Yesterday at work, I had to try to knock together a quick application to parse a database table and pull out records with a matching name. Simple at first glance, but more complex when you think about the common mis-spellings and abbreviations of names. For example, Jonathan Miller may quite rightly be represented as Jon Miller, John Miller, Jo Miller and so on. What I needed was a way to disambiguate these names for matchin purposes.
Conventional wisdom here would suggest the use of soundex patterns, and I agree that there are compelling arguments for this approach. However, being the contrary soul that I am I decided soundex wasn’t quite good enough and went looking for alternatives.

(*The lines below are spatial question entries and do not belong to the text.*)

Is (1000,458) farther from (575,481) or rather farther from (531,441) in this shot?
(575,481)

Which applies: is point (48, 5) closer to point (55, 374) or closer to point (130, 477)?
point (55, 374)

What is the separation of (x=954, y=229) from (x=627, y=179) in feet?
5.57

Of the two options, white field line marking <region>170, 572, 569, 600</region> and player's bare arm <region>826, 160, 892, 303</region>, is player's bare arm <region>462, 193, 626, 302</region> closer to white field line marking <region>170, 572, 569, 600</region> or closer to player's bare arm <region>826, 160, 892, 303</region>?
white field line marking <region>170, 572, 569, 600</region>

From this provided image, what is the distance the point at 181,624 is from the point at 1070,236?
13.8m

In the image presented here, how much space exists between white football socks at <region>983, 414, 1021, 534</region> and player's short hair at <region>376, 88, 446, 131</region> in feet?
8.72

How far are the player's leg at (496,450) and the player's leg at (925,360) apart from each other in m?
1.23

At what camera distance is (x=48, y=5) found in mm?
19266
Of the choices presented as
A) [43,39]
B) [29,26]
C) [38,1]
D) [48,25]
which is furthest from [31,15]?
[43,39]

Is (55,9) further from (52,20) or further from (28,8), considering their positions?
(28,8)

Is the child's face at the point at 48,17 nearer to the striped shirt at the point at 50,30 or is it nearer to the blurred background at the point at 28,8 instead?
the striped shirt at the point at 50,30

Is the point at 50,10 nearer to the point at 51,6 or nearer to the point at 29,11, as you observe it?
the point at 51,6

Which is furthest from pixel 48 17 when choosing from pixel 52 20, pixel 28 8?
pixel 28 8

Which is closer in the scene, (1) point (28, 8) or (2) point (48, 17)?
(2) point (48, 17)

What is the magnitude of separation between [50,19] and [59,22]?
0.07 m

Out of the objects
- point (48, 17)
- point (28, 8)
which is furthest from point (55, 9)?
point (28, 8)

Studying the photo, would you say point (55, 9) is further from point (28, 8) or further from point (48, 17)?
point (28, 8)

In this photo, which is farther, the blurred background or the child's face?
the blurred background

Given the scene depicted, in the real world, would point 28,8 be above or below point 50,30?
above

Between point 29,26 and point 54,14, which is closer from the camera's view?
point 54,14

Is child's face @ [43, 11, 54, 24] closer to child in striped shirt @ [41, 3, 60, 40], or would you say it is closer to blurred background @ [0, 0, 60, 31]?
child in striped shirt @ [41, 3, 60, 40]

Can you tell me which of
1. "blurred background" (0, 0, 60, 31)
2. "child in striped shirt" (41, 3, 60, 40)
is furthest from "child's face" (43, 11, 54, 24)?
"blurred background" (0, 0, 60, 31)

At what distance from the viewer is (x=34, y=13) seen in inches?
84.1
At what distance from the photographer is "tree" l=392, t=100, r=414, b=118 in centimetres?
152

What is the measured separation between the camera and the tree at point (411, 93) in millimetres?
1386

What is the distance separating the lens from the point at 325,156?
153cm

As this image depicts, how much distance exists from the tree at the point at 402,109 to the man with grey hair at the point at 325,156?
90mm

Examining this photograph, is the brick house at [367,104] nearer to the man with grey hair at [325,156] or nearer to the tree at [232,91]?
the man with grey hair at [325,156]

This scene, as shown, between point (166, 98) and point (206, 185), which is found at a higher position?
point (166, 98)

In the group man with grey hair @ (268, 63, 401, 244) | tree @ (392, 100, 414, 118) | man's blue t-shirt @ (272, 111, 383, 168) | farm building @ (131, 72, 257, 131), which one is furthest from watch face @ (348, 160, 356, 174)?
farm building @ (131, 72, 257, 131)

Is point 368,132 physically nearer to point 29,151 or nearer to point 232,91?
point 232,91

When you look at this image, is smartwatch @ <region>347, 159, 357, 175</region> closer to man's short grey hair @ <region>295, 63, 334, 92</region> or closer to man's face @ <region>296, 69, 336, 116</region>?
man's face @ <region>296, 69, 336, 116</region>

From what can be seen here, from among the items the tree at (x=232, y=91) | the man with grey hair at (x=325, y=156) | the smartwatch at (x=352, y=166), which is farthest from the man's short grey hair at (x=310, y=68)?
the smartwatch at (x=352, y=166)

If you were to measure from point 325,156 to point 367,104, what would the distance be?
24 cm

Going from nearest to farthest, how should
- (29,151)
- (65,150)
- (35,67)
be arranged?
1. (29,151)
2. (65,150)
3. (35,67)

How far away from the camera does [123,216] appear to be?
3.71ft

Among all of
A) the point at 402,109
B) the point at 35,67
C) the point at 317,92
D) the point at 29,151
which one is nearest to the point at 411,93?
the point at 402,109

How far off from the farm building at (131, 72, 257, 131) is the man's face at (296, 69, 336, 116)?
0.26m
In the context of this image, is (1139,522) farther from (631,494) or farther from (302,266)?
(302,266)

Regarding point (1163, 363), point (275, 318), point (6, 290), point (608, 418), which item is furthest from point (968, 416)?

I came across this blog post outlining a SourceForge project from the Web Intelligence Group at the University of Sheffield. I took 20 minutes to implement the pre-requisites to use the patterns, and have to say it seems to give me what I want.
I’m using the Jaro Winkler metric to provide the fuzzy matching I’m looking for, and I am also able to give the users a choice of the confidence level of the match. A confidence level of 1 will only return data that matches exactly. Confidence level 0 would return everything. A bit of trial andd error showed me that a confidence level of around 0.85 produced the best result for my purposes.
An example of the query I used would be something like this…
PROCEDURE [dbo].[GetResultsByFuzzyName]
@FamilyName varchar(35),
@GivenName varchar(35),
@DateOfBirth datetime,
@certaintyLevel int
AS
BEGIN
SET NOCOUNT ON;
DECLARE @cert float;
SET @cert = CAST(@certaintyLevel as float) /10
select
<myFields>
,dbo.JaroWinkler(upper(familyname),upper(@FamilyName)) as FamilyNameScore
,dbo.JaroWinkler(upper(Givenname),upper(@GivenName)) as GivenNameScore
from
<myTableName>
where
dbo.JaroWinkler(upper(familyname),upper(@FamilyName)) >= @cert
and
dbo.JaroWinkler(upper(givenname),uppeR(@GivenName)) >= @cert
order by
dbo.JaroWinkler(upper(familyname),upper(@FamilyName)) desc,
dbo.JaroWinkler(upper(givenname),upper(@GivenName)) desc
END
I could go further with this and do a bit more analysis with a second (or even third) matching algorithm, but for now I’m getting pretty good results.